Job 1:
Answer these questions about the time series clustering notebook:
(a) Which clustering class is imported from scikit-learn?
(b) What does the parameter slen stand for in Algorithm 1?
(c) What is the name of the list that stores the uShapelets?

— Begin Passage shown —

# Clustering on Time Series

In [1]:
import pandas as pd
from statistics import mean,stdev
import numpy as np
from scipy.spatial import distance
import math
from sklearn.cluster import KMeans
from sklearn.metrics.cluster import adjusted_rand_score

## Loading the data

In [2]:
# ts_df =pd.read_csv(r"D:\Dr. Sheng Li\Datasets\UCRArchive_2018\GunPoint\sample.tsv",sep="\t")# Line 2 in table 2
# ts_df.shape
# true_labels=ts_df['0']
# true_labels=np.array(true_labels)
# true_labels

## Implementing the Algorithm

## Algorithm 1: Extracts the uShapelets from the Data

#### D: Dataset 
#### slen: Shapelet lengths(Hyperparameter)
#### Returns the uShapelets

In [3]:
def extractUShapelets(D,slen):
    ts=D.iloc[0]#copy of first time series in D
    shapeletlist=[]#List to store uShapelets
    while(True):
        sub_list=[] # list of subsequences Line 5 in Table 2
        gap=[]
        dt=[]
        for sl in slen:
            count=-1 # count 
            for j in range(0,(len(ts)-sl)+1):#line 7 in table 2
                temp=[]
                ts_copy=list(ts[j:(j+sl)])
                temp.append(ts_copy)
                sub_list.append(temp[0])#Line 8 in table 2
                temp_gap,temp_dt=computeGap(sub_list[count+1],D)
                gap.append(temp_gap)
                dt.append(temp_dt)
                count=count+1
        index1=gap.index(max(gap))

— End Passage shown —

Job 2:
Which lines of the records contain the string "farthest"? Select each of them and copy it in full.

— Begin Data for this exercise —

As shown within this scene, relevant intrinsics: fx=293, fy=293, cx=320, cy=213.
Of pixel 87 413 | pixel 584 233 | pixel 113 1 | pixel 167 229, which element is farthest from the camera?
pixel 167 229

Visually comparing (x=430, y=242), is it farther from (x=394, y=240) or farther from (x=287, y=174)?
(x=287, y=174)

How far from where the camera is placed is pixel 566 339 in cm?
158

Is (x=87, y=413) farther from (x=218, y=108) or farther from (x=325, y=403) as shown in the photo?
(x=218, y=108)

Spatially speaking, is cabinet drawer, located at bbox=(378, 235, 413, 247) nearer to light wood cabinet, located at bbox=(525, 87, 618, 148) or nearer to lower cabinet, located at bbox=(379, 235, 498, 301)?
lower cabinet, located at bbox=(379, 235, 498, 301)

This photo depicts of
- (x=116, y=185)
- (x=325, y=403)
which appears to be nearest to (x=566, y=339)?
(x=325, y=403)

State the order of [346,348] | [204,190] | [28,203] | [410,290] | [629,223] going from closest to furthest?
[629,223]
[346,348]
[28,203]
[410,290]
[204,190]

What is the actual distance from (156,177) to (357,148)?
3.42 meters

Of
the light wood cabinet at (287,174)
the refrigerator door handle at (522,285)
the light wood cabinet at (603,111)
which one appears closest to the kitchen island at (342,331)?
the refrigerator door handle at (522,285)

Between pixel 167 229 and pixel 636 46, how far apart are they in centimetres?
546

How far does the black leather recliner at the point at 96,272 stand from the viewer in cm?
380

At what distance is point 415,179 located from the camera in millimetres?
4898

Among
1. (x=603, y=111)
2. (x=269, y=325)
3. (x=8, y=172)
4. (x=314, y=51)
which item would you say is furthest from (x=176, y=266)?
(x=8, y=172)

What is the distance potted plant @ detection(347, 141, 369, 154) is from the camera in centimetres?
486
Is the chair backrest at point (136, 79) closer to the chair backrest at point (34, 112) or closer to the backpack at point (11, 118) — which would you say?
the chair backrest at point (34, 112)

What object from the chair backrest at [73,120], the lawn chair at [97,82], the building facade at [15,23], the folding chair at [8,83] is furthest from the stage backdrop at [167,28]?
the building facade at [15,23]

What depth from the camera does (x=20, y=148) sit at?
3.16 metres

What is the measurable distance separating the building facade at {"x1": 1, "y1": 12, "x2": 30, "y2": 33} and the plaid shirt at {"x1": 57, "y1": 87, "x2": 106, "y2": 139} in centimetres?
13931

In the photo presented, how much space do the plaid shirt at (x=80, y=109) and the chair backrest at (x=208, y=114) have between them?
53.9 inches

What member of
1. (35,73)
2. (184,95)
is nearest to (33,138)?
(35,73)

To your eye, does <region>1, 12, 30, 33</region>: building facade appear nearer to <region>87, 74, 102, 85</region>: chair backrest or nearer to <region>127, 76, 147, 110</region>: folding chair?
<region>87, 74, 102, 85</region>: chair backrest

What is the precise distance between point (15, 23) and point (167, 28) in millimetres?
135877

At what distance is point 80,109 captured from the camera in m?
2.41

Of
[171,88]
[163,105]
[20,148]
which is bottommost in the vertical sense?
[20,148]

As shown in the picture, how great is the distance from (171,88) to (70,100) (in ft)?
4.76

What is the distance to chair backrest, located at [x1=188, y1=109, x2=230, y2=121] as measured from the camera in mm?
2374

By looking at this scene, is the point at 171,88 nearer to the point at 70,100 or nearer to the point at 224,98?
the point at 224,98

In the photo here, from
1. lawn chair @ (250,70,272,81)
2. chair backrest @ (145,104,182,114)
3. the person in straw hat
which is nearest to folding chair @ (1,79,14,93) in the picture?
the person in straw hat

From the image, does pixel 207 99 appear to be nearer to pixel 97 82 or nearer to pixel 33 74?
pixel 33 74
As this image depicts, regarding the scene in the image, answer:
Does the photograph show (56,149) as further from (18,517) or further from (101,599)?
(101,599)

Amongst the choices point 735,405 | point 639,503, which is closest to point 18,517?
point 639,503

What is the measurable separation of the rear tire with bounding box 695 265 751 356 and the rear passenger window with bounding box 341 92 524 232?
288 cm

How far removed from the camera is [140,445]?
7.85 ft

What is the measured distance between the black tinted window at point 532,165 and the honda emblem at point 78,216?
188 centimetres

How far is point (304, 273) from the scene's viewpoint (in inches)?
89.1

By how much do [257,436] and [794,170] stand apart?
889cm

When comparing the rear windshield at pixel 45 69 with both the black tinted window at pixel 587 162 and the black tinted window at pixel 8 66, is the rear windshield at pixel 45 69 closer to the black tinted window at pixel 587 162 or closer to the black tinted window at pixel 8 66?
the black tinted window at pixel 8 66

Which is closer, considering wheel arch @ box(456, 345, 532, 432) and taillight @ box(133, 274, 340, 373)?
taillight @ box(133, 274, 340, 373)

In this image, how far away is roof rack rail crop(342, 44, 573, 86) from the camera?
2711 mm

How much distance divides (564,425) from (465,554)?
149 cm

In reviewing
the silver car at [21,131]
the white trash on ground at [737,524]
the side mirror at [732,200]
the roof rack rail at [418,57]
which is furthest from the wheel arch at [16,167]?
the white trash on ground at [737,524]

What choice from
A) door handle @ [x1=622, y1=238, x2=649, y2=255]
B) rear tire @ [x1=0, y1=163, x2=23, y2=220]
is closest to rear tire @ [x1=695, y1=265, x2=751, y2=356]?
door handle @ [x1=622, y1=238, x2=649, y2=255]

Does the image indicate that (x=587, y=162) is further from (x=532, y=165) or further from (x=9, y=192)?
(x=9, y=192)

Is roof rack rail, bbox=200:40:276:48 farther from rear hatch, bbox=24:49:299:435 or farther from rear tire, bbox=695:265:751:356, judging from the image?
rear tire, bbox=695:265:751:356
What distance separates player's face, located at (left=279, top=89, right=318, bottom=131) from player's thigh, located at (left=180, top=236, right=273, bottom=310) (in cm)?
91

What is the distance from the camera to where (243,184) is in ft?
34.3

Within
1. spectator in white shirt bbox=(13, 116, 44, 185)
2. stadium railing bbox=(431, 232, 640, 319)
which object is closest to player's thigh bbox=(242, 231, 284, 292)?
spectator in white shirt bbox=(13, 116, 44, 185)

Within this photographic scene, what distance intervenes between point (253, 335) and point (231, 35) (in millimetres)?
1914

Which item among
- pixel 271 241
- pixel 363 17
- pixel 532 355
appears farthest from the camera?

— End Data for this exercise —

Complete answer 1:
(a) KMeans
(b) Shapelet lengths (a hyperparameter)
(c) shapeletlist

Complete answer 2:
Of pixel 87 413 | pixel 584 233 | pixel 113 1 | pixel 167 229, which element is farthest from the camera?
appears farthest from the camera?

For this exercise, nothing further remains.